Words, bigrams, trigrams and tetragrams were tokenized. For words, the dtm matrix above described did the job. For bigrams, trigrams and tetragrams, special tokenization functions were written and applied in the building of the respective document term matrices. This all process resulted in four, non-sparsed, dtms: dtm (words), dtmBi (bigrams), dtmTri(trigrams) and dtmTet (tetragrams).

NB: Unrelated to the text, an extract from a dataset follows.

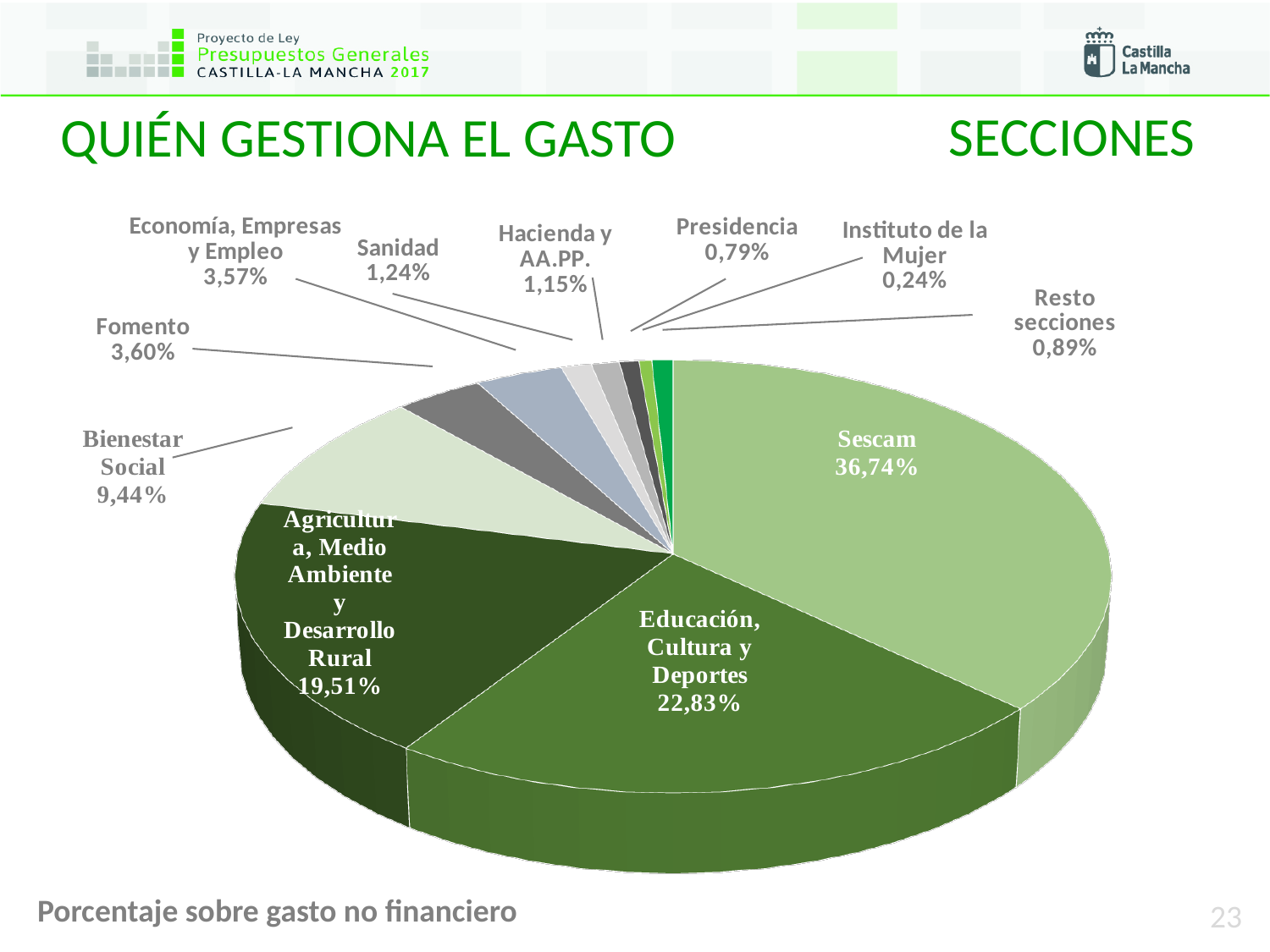
What is the difference between the Sescam share and the Educación, Cultura y Deportes share? 13,91% What is the value shown for Educación, Cultura y Deportes? 22,83% How many slices does the pie chart have? 11 Which section has the smallest share of the pie? Instituto de la Mujer What is the value for Instituto de la Mujer? 0,24% What is the value shown for Hacienda y AA.PP.? 1,15% What kind of chart is shown on the slide? pie chart Which is larger, the share for Fomento or the share for Economía, Empresas y Empleo? Fomento What percentage does the Sescam slice represent? 36,74% What percentage is shown for Bienestar Social? 9,44% What is the title of the chart on the slide? QUIÉN GESTIONA EL GASTO SECCIONES Which section has the largest share of the pie? Sescam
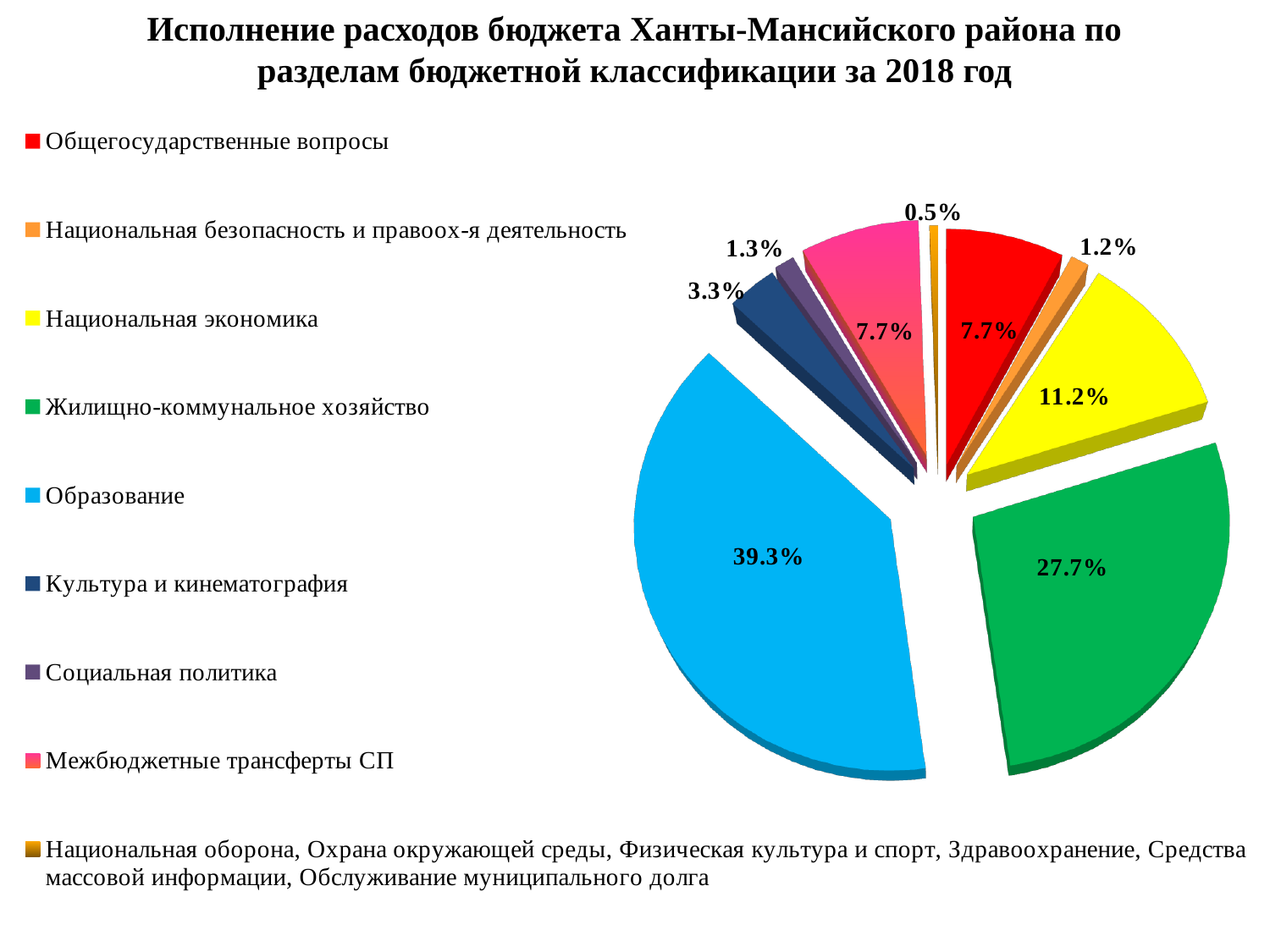
What is the difference between the shares of Образование and Жилищно-коммунальное хозяйство? 11.6% What share of the pie does Национальная безопасность и правоох-я деятельность have? 1.2% Which category has the largest slice of the pie? Образование How many categories does the legend list? 9 Which is larger, the share of Национальная экономика or the share of Общегосударственные вопросы? Национальная экономика What share of the pie does Национальная экономика have? 11.2% What share of the pie does Культура и кинематография have? 3.3% What kind of chart is shown on the slide? pie chart What colour is the slice for Образование? light blue What share of the pie does Жилищно-коммунальное хозяйство have? 27.7% Which category has the smallest slice of the pie? Национальная оборона, Охрана окружающей среды, Физическая культура и спорт, Здравоохранение, Средства массовой информации, Обслуживание муниципального долга What share of the pie does Образование have? 39.3%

For each of the four groups of tokens, terms were sorted by increasing order of frequency and converted into data frames: wds (words), bif (bigrams), trif (trigrams) and tetf (tetragrams)

Exploratory Analysis

Each of the group of tokens were analysed in respect to their respective frequency of terms:

Words:

wdFreqDistri

We can see that are numerous terms that appear a small number of times and that above 400 there are lots of outliers. Words that appear at least 306 times constitute the 90% quantile, i.e. the upper 10% of the most frequent words, which add to 2703 terms in a total of 26987 words.

wCloud

We can see, looking at this word cloud that “the”, “and”, “you”, “was”, “that”, “for”, “with” are more frequent words than all other.

Bigrams:

biFreqDistri

We can see that are numerous terms that appear a small number of times and that above 100 there are lots of outliers. Bigrams that appear at least 71 times constitute the 90% quantile, i.e. the upper 10% of the most frequent bigrams, which add to 11230 terms in a total of 111132 bigrams.

bigramCloud

We can see, looking at this bigram cloud, that bigrams that end in “the”, like “in the” are much more frequent bigrams than others.

Trigrams:

triFreqDistri

We can see that are numerous terms that appear a small number of times and that above 40 there are lots of outliers. Trigrams that appear at least 36 times constitute the 90% quantile, i.e. the upper 10% of the most frequent trigrams, which add to 7387 terms in a total of 72003 trigrams.

trigramCloud

We can see, looking at this trigram cloud, that trigrams like “one of the”, “a lot of”, “as well as”, “going to be”, “out of the”, “to be a”, “the end of”, “some of the” are the more frequent trigrams.

Tetragrams:

tetFreqDistri

We can see that are numerous terms that appear a small number of times and that above 50 there are lots of outliers. Tetragrams that appear at least 22 times constitute the 90% quantile, i.e. the upper 10% of the most frequent tetragrams, which add to 1831 terms in a total of 17944 tetragrams.

tetragramCloud

We can see, looking at this tetragram cloud, that tetragrams like “the end of the”, “at the end of”, “the rest of the”, “for the first time”,“is one of the”, “one of the most”, “at the same time” are the more frequent tetragrams.

Strategies for Predictive Model

My predictive model will be structured around four functions:

The first one will be named stripTease, acquires the user input and will eliminate punctuation, special characters, extraspaces and convert words to lower case.

The second function will have as argument the string generated by stripTease, will be named stringToWords and his duty will be to capture the last three, two or one words of the string and convert them to, respectively, a trigram, a bigram or a single word.

The third function will be named lookUp and accepts the output of stringToWords. If the input is a trigram, it will find the three most frequent tetragrams that begin with the inputed trigram. If the input is a bigram, it will find the three most frequent trigrams that begin with the inputed bigram. If the input is a single word, it will find the three most frequent biggrams that begin with the inputed word.

The fourth function, inOut, will wrap up all the three previous functions, trying to deliver to the user the three most probable words following the inputed sentence. If it can’t find a suitable tetragram, will try the trigrams; if no suitable trigram is found, will try the bigrams; if no suitable bigram is avaiable, will deliver the three most frequent words. It will allways give a guess to the client!